• Required task 1:
Answer these questions from the text about the album Dark Horses:
(a) Who produced the album?
(b) What peak position did it reach on the ARIA Charts?
(c) In what year was it re-released with a bonus live disc?

• Selected text:
--------------------------------------------------
Studio album by Tex Perkins
- Released: July 2000
- Studio: Fortissimo Studios
- Label: Slick, Grudge Records Australia
- Producer: Charlie Owen

Tex Perkins chronology
| Far Be It from Me (1996) | Dark Horses (2000) | Sweet Nothing (2003) |

= Dark Horses (Tex Perkins album) =

Dark Horses is the second solo studio album by Australian singer-songwriter Tex Perkins. The album was released in July 2000 and peaked at number 24 on the ARIA Charts.

The album was re-released in 2001 with a bonus 6-track live disc recorded Live at the Wireless and Live at the Laundry in September 2000.
--------------------------------------------------
Records:

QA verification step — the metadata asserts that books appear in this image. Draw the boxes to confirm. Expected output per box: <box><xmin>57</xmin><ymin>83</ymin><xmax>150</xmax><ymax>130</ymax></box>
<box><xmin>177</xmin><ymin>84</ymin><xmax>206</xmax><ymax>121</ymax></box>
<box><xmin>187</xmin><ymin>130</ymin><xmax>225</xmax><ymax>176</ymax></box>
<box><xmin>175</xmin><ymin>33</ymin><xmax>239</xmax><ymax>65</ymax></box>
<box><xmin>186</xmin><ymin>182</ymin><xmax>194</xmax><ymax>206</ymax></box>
--------------------------------------------------
• Required task 2: Echo every one of the rows under Records above, word for word.

• Correct response 1:
(a) Charlie Owen
(b) Number 24
(c) 2001

• Correct response 2:
QA verification step — the metadata asserts that books appear in this image. Draw the boxes to confirm. Expected output per box: <box><xmin>57</xmin><ymin>83</ymin><xmax>150</xmax><ymax>130</ymax></box>
<box><xmin>177</xmin><ymin>84</ymin><xmax>206</xmax><ymax>121</ymax></box>
<box><xmin>187</xmin><ymin>130</ymin><xmax>225</xmax><ymax>176</ymax></box>
<box><xmin>175</xmin><ymin>33</ymin><xmax>239</xmax><ymax>65</ymax></box>
<box><xmin>186</xmin><ymin>182</ymin><xmax>194</xmax><ymax>206</ymax></box>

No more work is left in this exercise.